Expresso
das Ilhas (cv), editorial
O
Primeiro-Ministro José Maria Neves em declarações à RCV disse que os consensos
obtidos em relação ao estatuto dos titulares dos cargos políticos “estão a ser
postos em causa designadamente pelo PAICV cujos dirigentes e militantes
destacados estiveram na linha de frente das manifestações”. A nova líder do
PAICV, também em entrevista à RCV, confirma que a sua comissão política
discorda de várias opções assumidas no diploma aprovado, nomeadamente a
actualização salarial que “não teria sido socializada” com esse órgão político.
A divergência de posições entre o chefe do governo e a presidente do partido é
clara e aberta. O jogo político já ultrapassa as fronteiras do partido e já foi
para a rua: uma parte acusa a outra de estar à frente de manifestações e a outra
responde que há que ouvir os protestos das pessoas.
Como
fica a governação do país se a líder do partido que deve suportar o governo
está aparentemente em colisão directa com o governo. Como conciliar a situação
do PAICV como partido maioritário se a direcção do partido e a sua bancada
parlamentar dão sinais de estar de costas viradas.

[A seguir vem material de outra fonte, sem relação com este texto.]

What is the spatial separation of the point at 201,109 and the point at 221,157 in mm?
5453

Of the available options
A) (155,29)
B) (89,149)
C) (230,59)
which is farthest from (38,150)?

Uma consequência desta
situação pouco usual já é visível. Segundo o PM, no que respeita ao estatuto
dos titulares dos cargos políticos, o consenso que já vinha desde 1997 foi agora
posto em causa e teremos de repensar tudo isto e eventualmente até determinados
aspectos da vida política nacional, ou do sistema político, designadamente o
sistema eleitoral, o financiamento dos partidos políticos, o financiamento das
campanhas eleitorais, etc.
Uma
outra consequência poderá verificar-se no futuro próximo. Se se verificar um
veto presidencial ao diploma legislativo, como irá proceder a direcção do
PAICV? Irá trabalhar contra a vontade prevalecente na sua bancada parlamentar e
no governo para evitar que haja uma maioria que confirme os estatutos
aprovados? Por quanto tempo se poderá suportar a fricção aberta entre a
liderança do partido e a presença institucional do partido no parlamento e no
governo?
Num
editorial recente este jornal chamou a atenção para o facto excepcional de o
chefe do governo não ser chefe do partido. Argumentava-se que tensões podiam
surgir entre membros do governo que foram rivais na luta pela liderança ou
entre o novo líder do partido e o antigo líder que ainda se mantém com chefe do
governo. Em qualquer das situações haveria uma perda inequívoca da eficácia do
governo com o desenvolvimento de lealdades paralelas que inevitavelmente
acabariam por surgir. Apontamos então que por uma outra via podia-se repor a estabilidade,
previsibilidade e transparência no exercício do poder: ou o primeiro-ministro
demitia-se e entrava o novel presidente numa posição cimeira no governo ou
então o governo ainda por ele chefiado renovava a sua relação com a maioria
parlamentar através de uma moção de confiança. Não tendo ido por uma ou outra
via é que se chegou à situação actual de corte caricato entre o partido,
detentor da maioria dos votos nas últimas eleições legislativas, e a sua
bancada parlamentar. No mesmo sentido se constata falta de sintonia e de
articulação com o governo.
As
manifestações populares na capital e em várias outras ilhas, pela juventude dos
participantes, exuberância demonstrada e paixão colocada nos protesto têm
“efeito de gasolina” neste ambiente político em rubro. O facto de serem
raras – a última manifestação com fortes tonalidades políticas provavelmente
aconteceu em 2006 contra a Electra então dirigida pela empresa portuguesa EDP –
os governantes e em geral os políticos desabituaram-se com o descontentamento
visível e ruidoso dos cidadãos. Quando se deparam com protestos mais vigorosos
não dão a aparência de serenidade que é fundamental para o funcionamento do
sistema político e da sociedade. Na verdade, não se pode deixar de ouvir as
pessoas, mas também ninguém governa a partir da rua.
A
extrema sensibilidade e mal-estar demonstradas perante o que o PM chamou de
actualização já tardia dos salários dos titulares de cargos políticos fixados
em 1997 revelam o quanto as pessoas percebem que vivem num ambiente de soma
zero. O que é ganho para ti, deve ter sido subtraído de algum outro. Em
ambiente de fraco crescimento, desemprego elevado e diminutas oportunidades, a
desconfiança mútua aumenta, cresce o desespero e a falta de confiança nas
instituições aprofunda-se. Cabe aos governantes e aos representantes legítimos
do povo manter a sociedade inclusiva, combater a impunidade e renovar a crença
num dia melhor derivado do trabalho e da capacidade de cada um dos seus membros.